Saved entries:
□ □ □ □ □

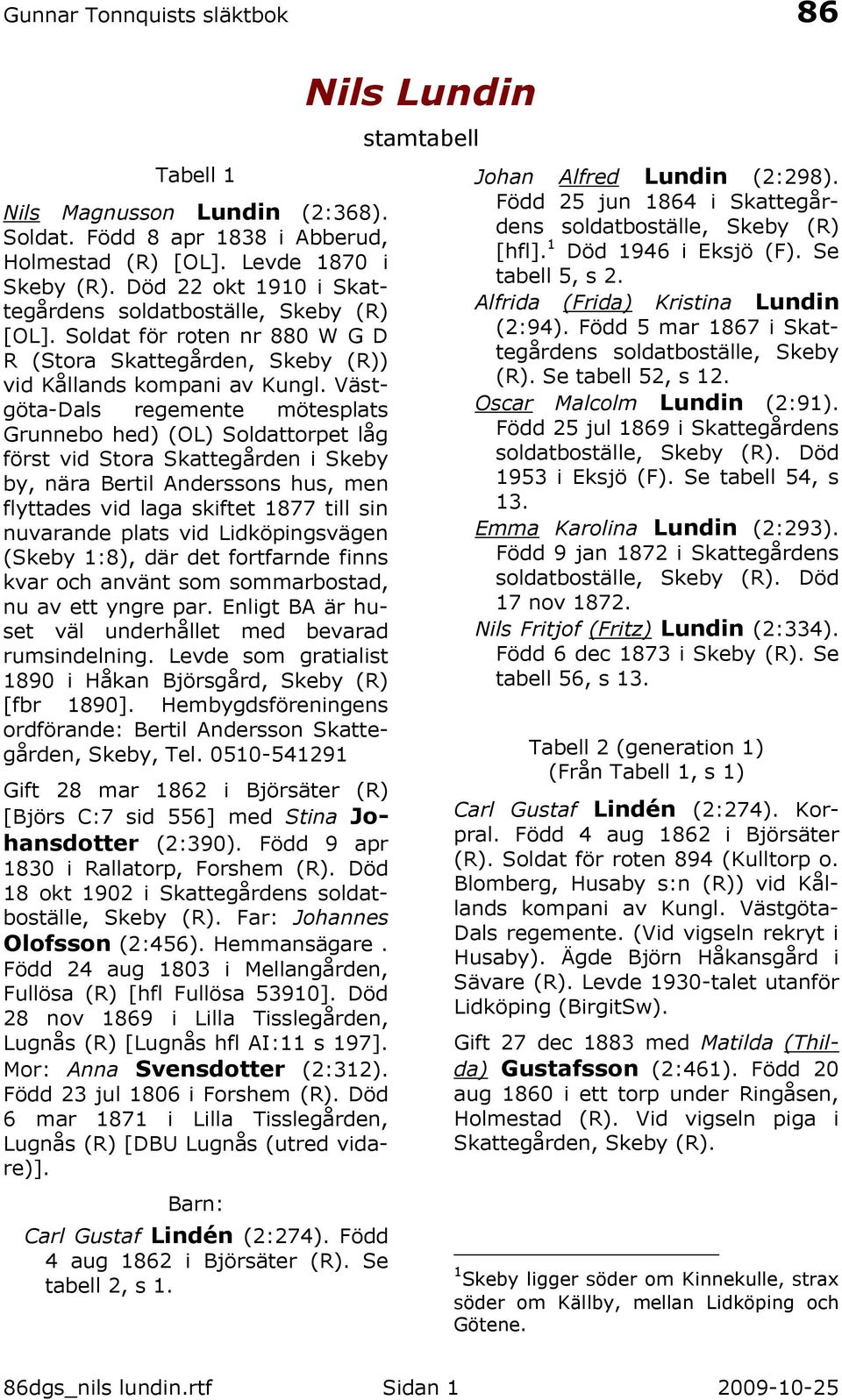 Gunnar Tonnquists släktbok 86

Nils Lundin

stamtabell

Tabell 1

Nils Magnusson Lundin (2:368). Soldat. Född 8 apr 1838 i Abberud, Holmestad (R) [OL]. Levde 1870 i Skeby (R). Död 22 okt 1910 i Skattegårdens soldatboställe, Skeby (R) [OL]. Soldat för roten nr 880 W G D R (Stora Skattegården, Skeby (R)) vid Kållands kompani av Kungl. Västgöta-Dals regemente mötesplats Grunnebo hed) (OL) Soldattorpet låg först vid Stora Skattegården i Skeby by, nära Bertil Anderssons hus, men flyttades vid laga skiftet 1877 till sin nuvarande plats vid Lidköpingsvägen (Skeby 1:8), där det fortfarnde finns kvar och använt som sommarbostad, nu av ett yngre par. Enligt BA är huset väl underhållet med bevarad rumsindelning. Levde som gratialist 1890 i Håkan Björsgård, Skeby (R) [fbr 1890]. Hembygdsföreningens ordförande: Bertil Andersson Skattegården, Skeby, Tel. 0510-541291

Gift 28 mar 1862 i Björsäter (R) [Björs C:7 sid 556] med Stina Johansdotter (2:390). Född 9 apr 1830 i Rallatorp, Forshem (R). Död 18 okt 1902 i Skattegårdens soldatboställe, Skeby (R). Far: Johannes Olofsson (2:456). Hemmansägare . Född 24 aug 1803 i Mellangården, Fullösa (R) [hfl Fullösa 53910]. Död 28 nov 1869 i Lilla Tisslegården, Lugnås (R) [Lugnås hfl AI:11 s 197]. Mor: Anna Svensdotter (2:312). Född 23 jul 1806 i Forshem (R). Död 6 mar 1871 i Lilla Tisslegården, Lugnås (R) [DBU Lugnås (utred vidare)].

Barn:

Carl Gustaf Lindén (2:274). Född 4 aug 1862 i Björsäter (R). Se tabell 2, s 1.

Johan Alfred Lundin (2:298). Född 25 jun 1864 i Skattegårdens soldatboställe, Skeby (R) [hfl].$^1$ Död 1946 i Eksjö (F). Se tabell 5, s 2.

Alfrida (Frida) Kristina Lundin (2:94). Född 5 mar 1867 i Skattegårdens soldatboställe, Skeby (R). Se tabell 52, s 12.

Oscar Malcolm Lundin (2:91). Född 25 jul 1869 i Skattegårdens soldatboställe, Skeby (R). Död 1953 i Eksjö (F). Se tabell 54, s 13.

Emma Karolina Lundin (2:293). Född 9 jan 1872 i Skattegårdens soldatboställe, Skeby (R). Död 17 nov 1872.

Nils Fritjof (Fritz) Lundin (2:334). Född 6 dec 1873 i Skeby (R). Se tabell 56, s 13.

Tabell 2 (generation 1)
(Från Tabell 1, s 1)

Carl Gustaf Lindén (2:274). Korpral. Född 4 aug 1862 i Björsäter (R). Soldat för roten 894 (Kulltorp o. Blomberg, Husaby s:n (R)) vid Kållands kompani av Kungl. Västgöta-Dals regemente. (Vid vigseln rekryt i Husaby). Ägde Björn Håkansgård i Sävare (R). Levde 1930-talet utanför Lidköping (BirgitSw).

Gift 27 dec 1883 med Matilda (Thilda) Gustafsson (2:461). Född 20 aug 1860 i ett torp under Ringåsen, Holmestad (R). Vid vigseln piga i Skattegården, Skeby (R).

$^1$Skeby ligger söder om Kinnekulle, strax söder om Källby, mellan Lidköping och Götene.

86dgs_nils lundin.rtf Sidan 1 2009-10-25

□ □ □ □ □

■ **PROBLEM TO WORK ON**
Scan the data above for the string "Kungl" and copy each line where it appears.

■ **TASK RESPONSE**
Nils Magnusson Lundin (2:368). Soldat. Född 8 apr 1838 i Abberud, Holmestad (R) [OL]. Levde 1870 i Skeby (R). Död 22 okt 1910 i Skattegårdens soldatboställe, Skeby (R) [OL]. Soldat för roten nr 880 W G D R (Stora Skattegården, Skeby (R)) vid Kållands kompani av Kungl. Västgöta-Dals regemente mötesplats Grunnebo hed) (OL) Soldattorpet låg först vid Stora Skattegården i Skeby by, nära Bertil Anderssons hus, men flyttades vid laga skiftet 1877 till sin nuvarande plats vid Lidköpingsvägen (Skeby 1:8), där det fortfarnde finns kvar och använt som sommarbostad, nu av ett yngre par. Enligt BA är huset väl underhållet med bevarad rumsindelning. Levde som gratialist 1890 i Håkan Björsgård, Skeby (R) [fbr 1890]. Hembygdsföreningens ordförande: Bertil Andersson Skattegården, Skeby, Tel. 0510-541291
Carl Gustaf Lindén (2:274). Korpral. Född 4 aug 1862 i Björsäter (R). Soldat för roten 894 (Kulltorp o. Blomberg, Husaby s:n (R)) vid Kållands kompani av Kungl. Västgöta-Dals regemente. (Vid vigseln rekryt i Husaby). Ägde Björn Håkansgård i Sävare (R). Levde 1930-talet utanför Lidköping (BirgitSw).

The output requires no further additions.